--- Extracted records ---

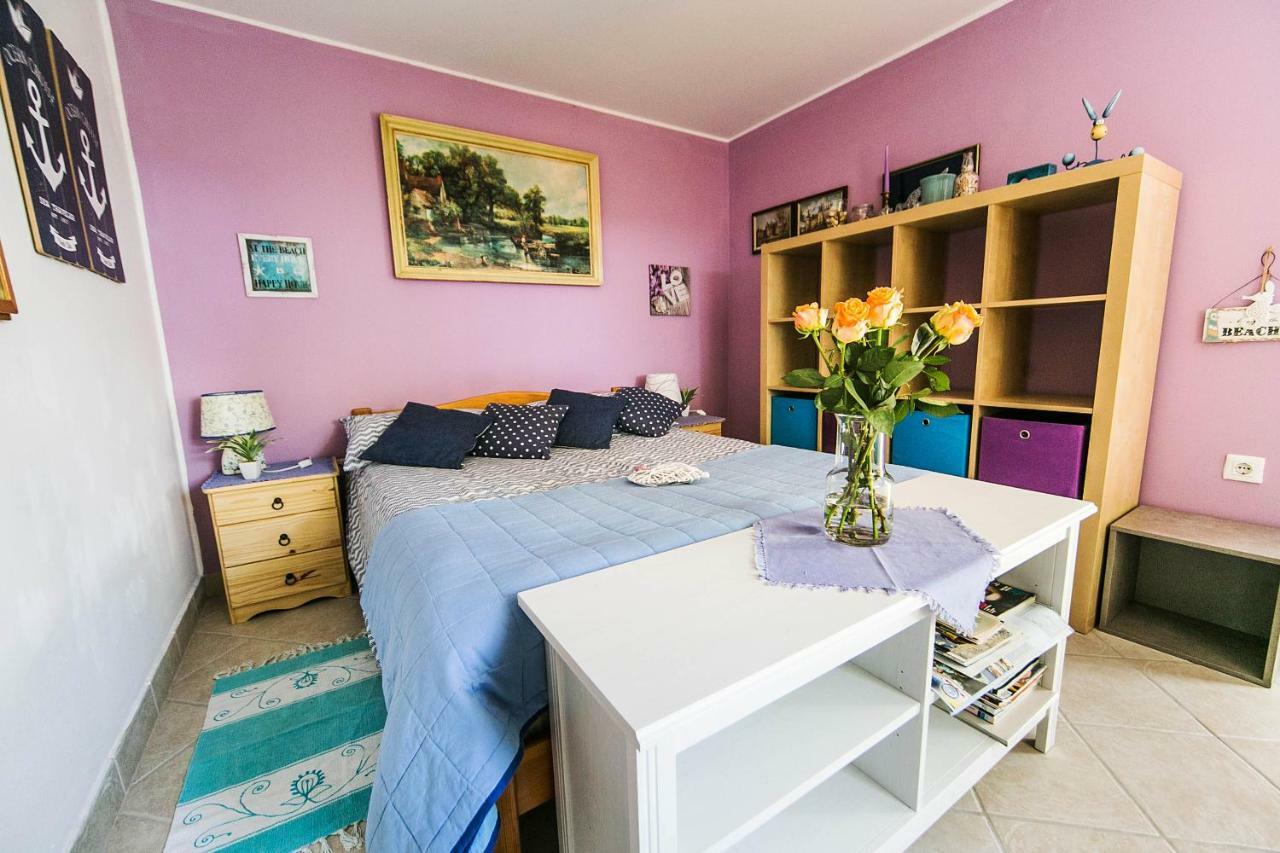 イゾラ Cozy Istrian Houseゲストハウス エクステリア 写真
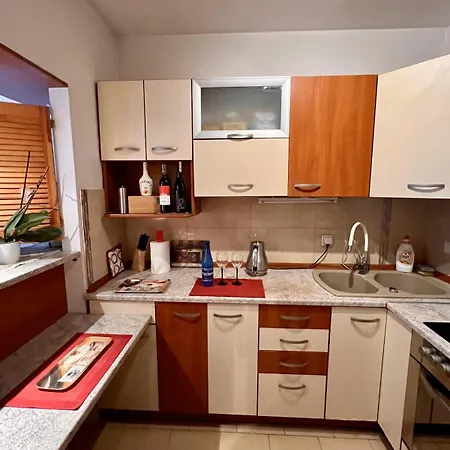 Intelliparts J 아파트 브로츠와프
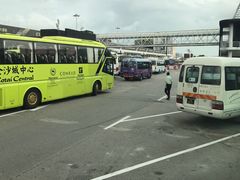 -澳门外港客运码头(轮渡站)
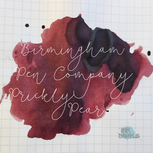 Birmingham Pen Company - Prickly Pear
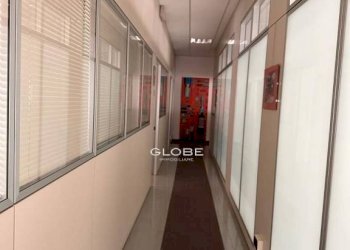 Corridoio - Capannone via Torino, Mathi - foto 15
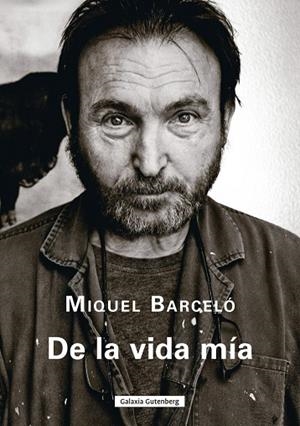 De la vida mía | 9788410107908 | Barcelo, Miquel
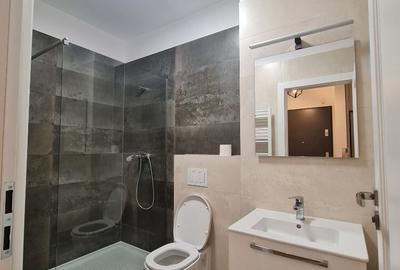Apartament cu 2 camere în UTA - 8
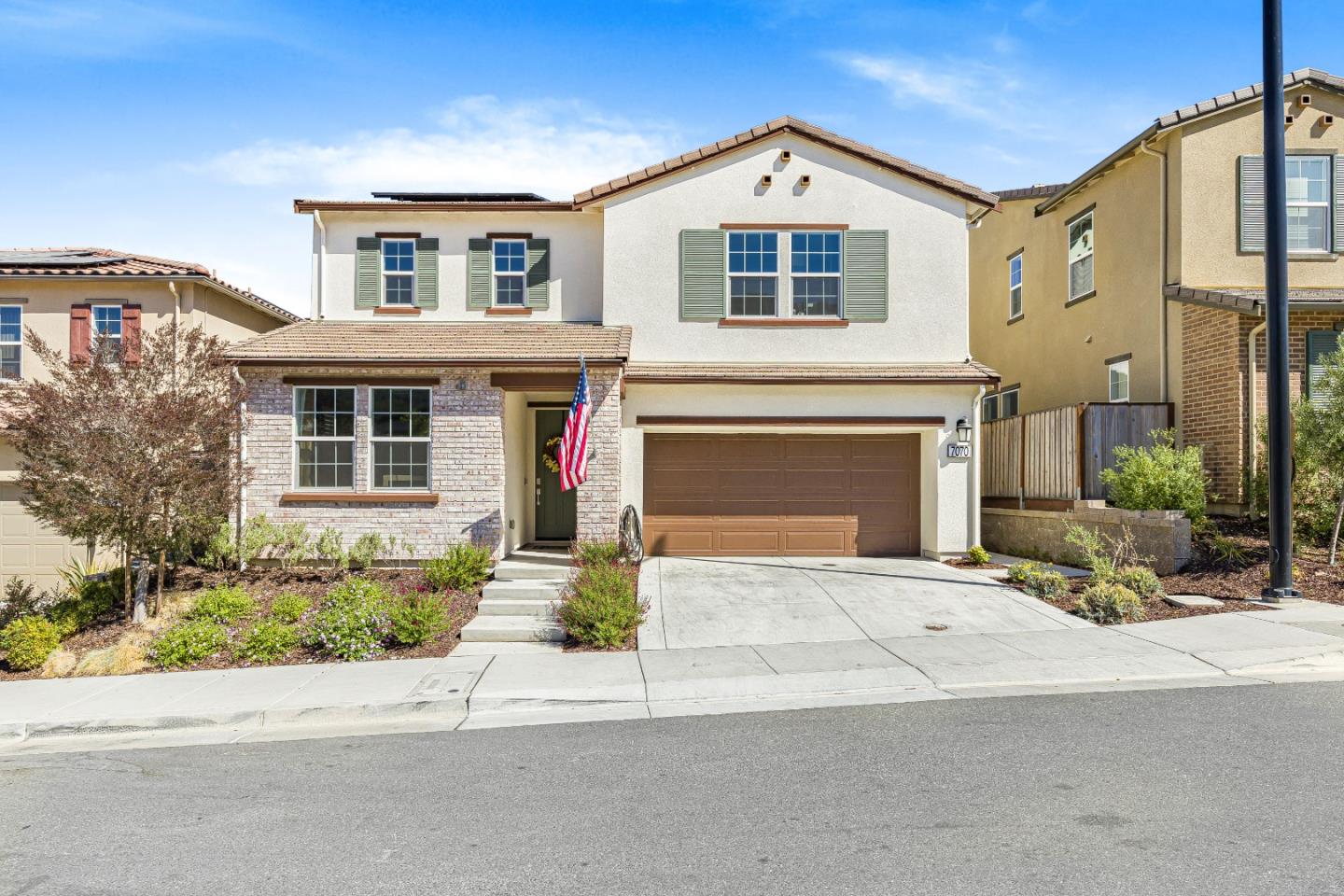 Photo of 7070 Spumante Wy in Gilroy, CA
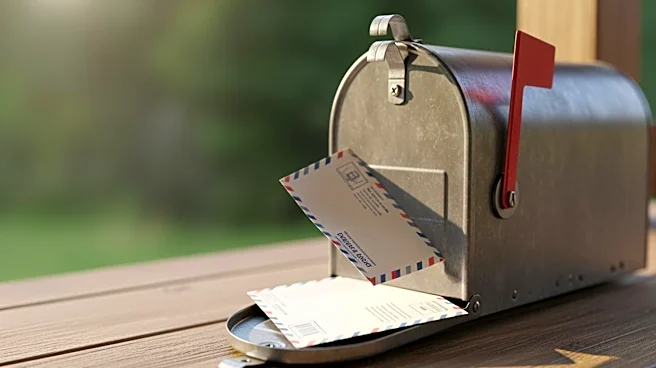 President Trump's Executive Order on Mail-In Voting Faces Legal and Practical Hurdles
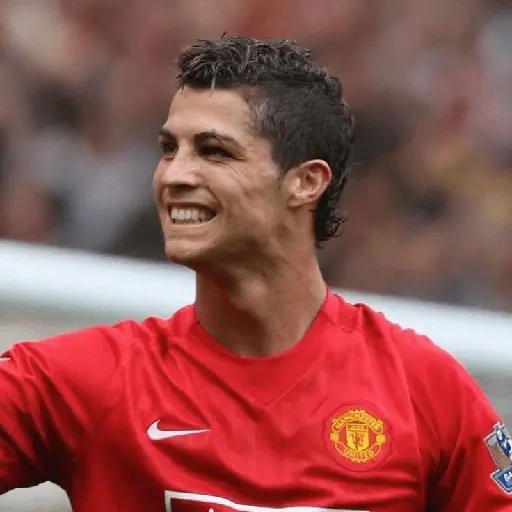 cr7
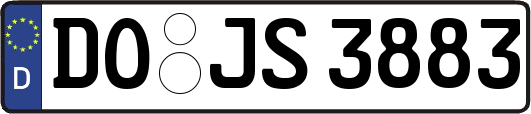 DO-JS3883
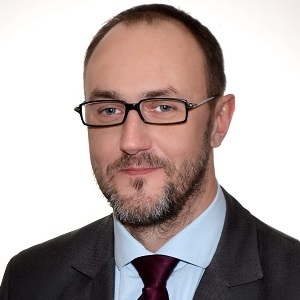 radca prawny Piotr Skrzypkowski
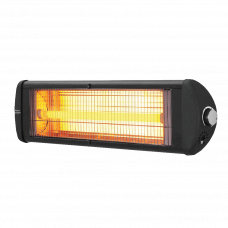 Обогреватель инфракрасный 2500Вт Kumtel EXS25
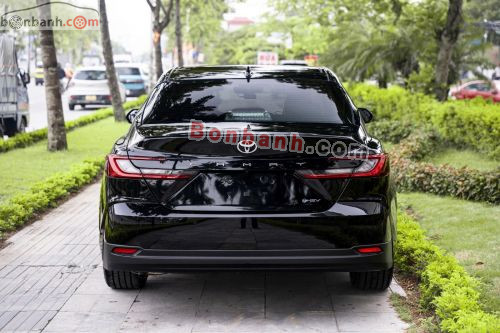 Toyota Camry 2.5 HEV Top 2025 - ảnh 5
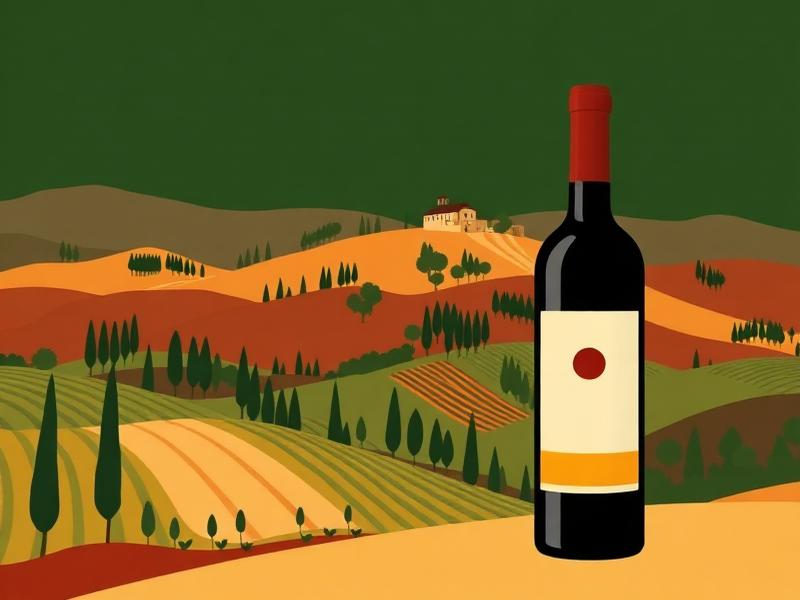 Chianti, Tuscany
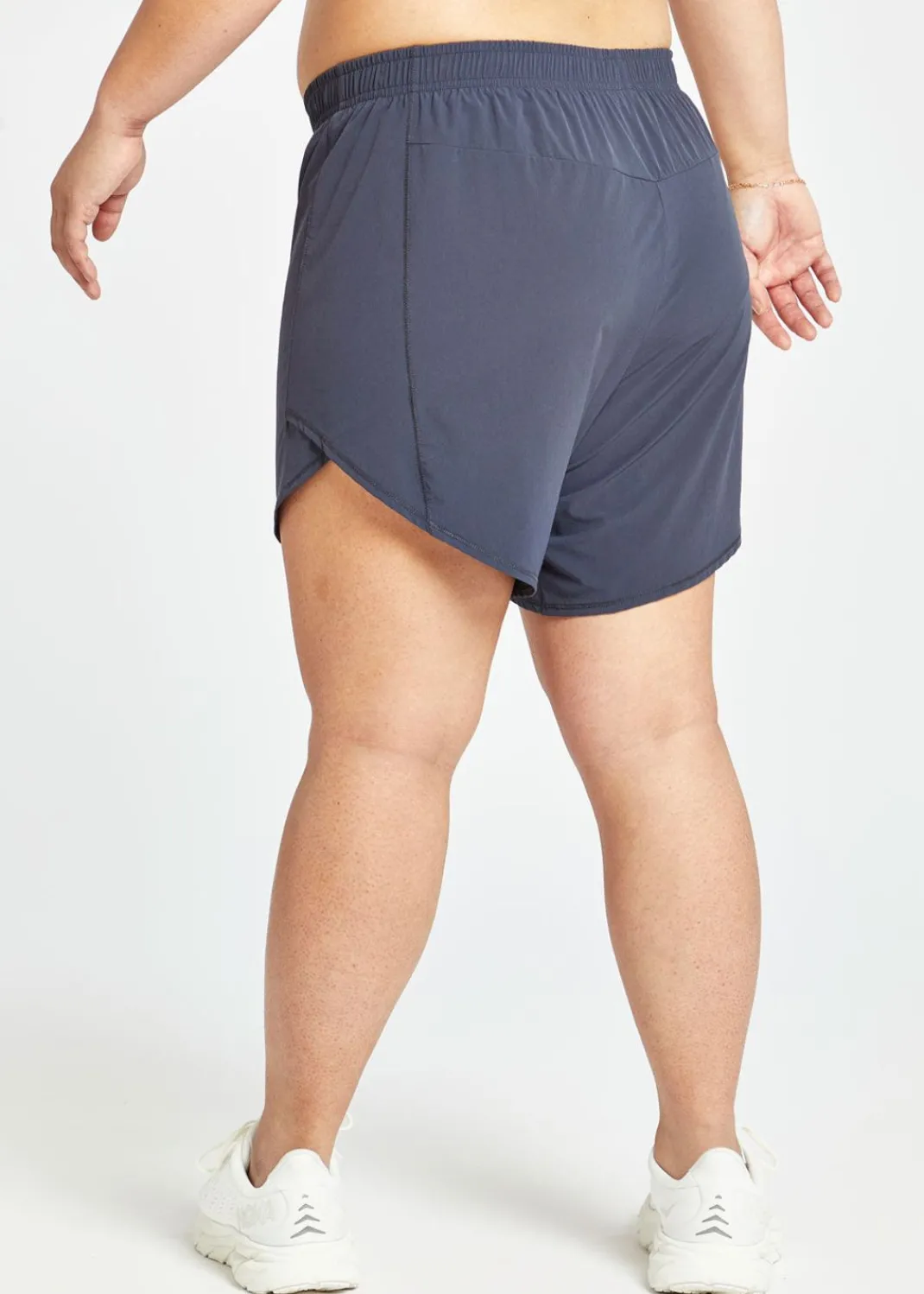 Women Oiselle Shorts*Long Flyout Shorts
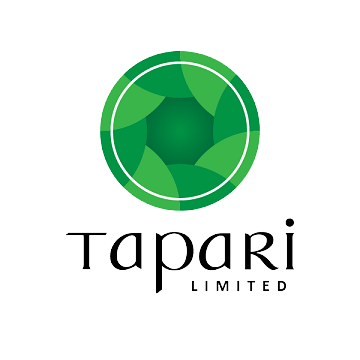 Tapari: Exhibiting at the Responsible Packaging Expo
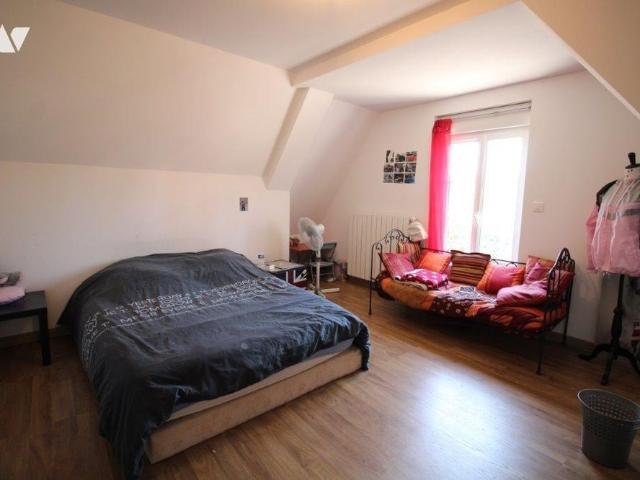 Maison location à Bernay, Le Chesne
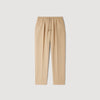 Pantalón recto elástico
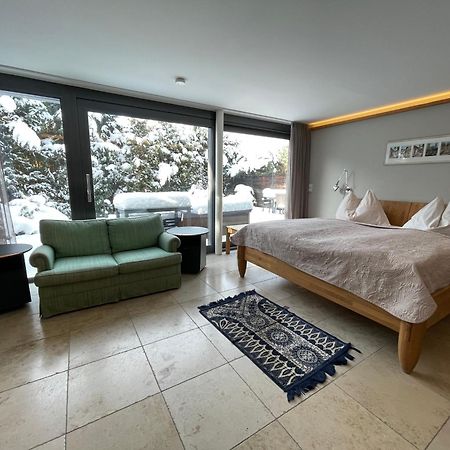 Trendguide Suites By Alpine Host Helpers Kirchberg in Tirol Ngoại thất bức ảnh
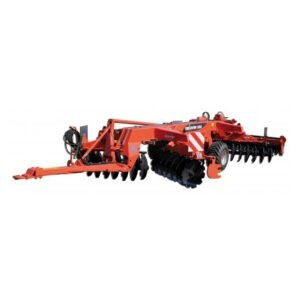 KUHN DISCOVER XM2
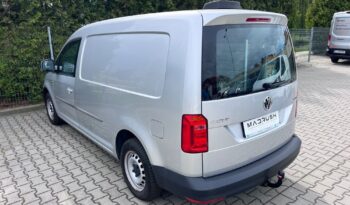 Volkswagen Caddy full
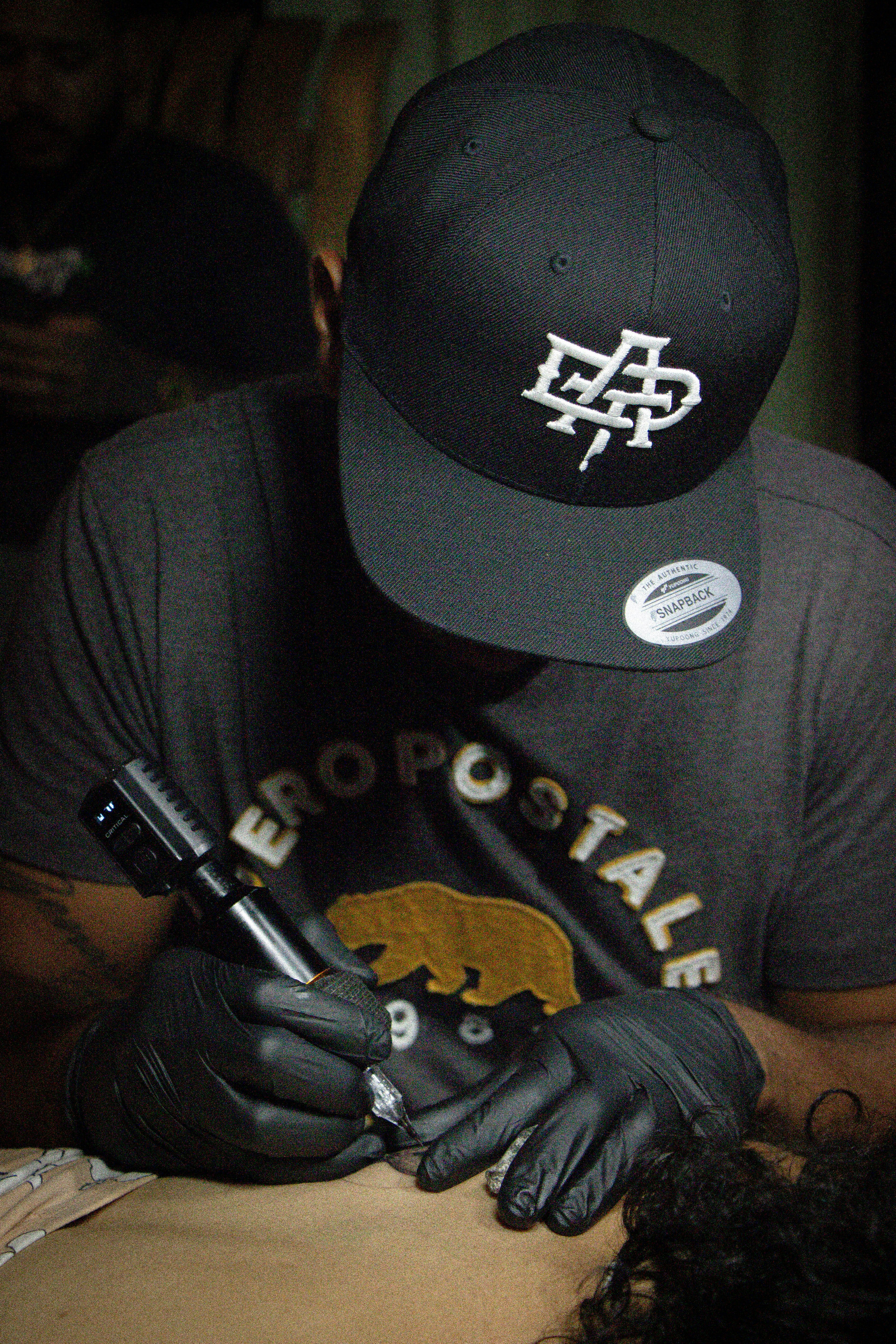 Tattoo Removal Tools Collection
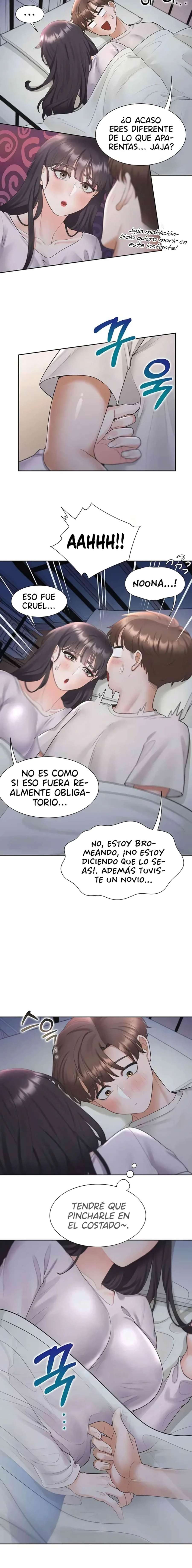 Una Pieza capítulo 71 página 13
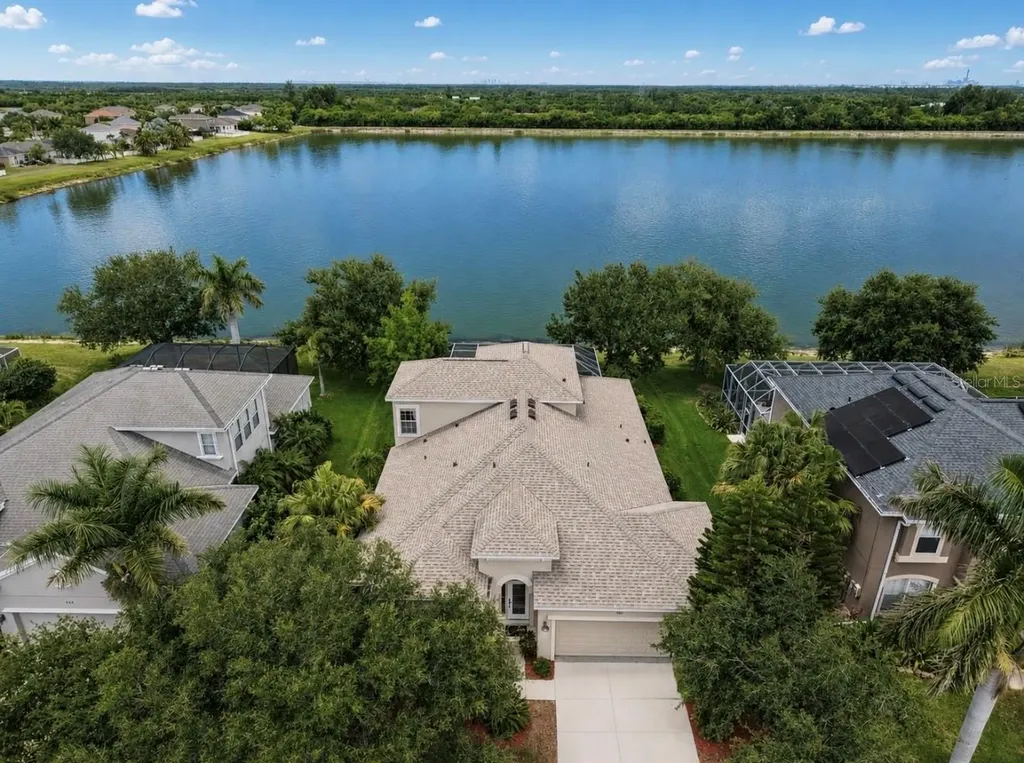 827 Seminole Sky Drive Ruskin FL 33570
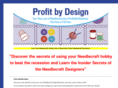 needlecraftbusiness.com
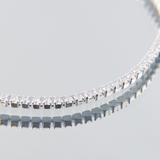 Shine Zirconia Bracelet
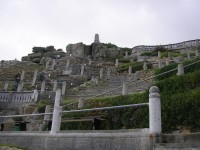 MINACK THEATRE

--- TASK PROMPT ---
What is needed is an exact copy of only the lines from the line containing "827 Seminole Sky Drive Ruskin FL 33570" through the last line of the entries, inclusive, without the pictures.

--- OUTPUT OF THE TASK ---
 827 Seminole Sky Drive Ruskin FL 33570
 needlecraftbusiness.com
 Shine Zirconia Bracelet
 MINACK THEATRE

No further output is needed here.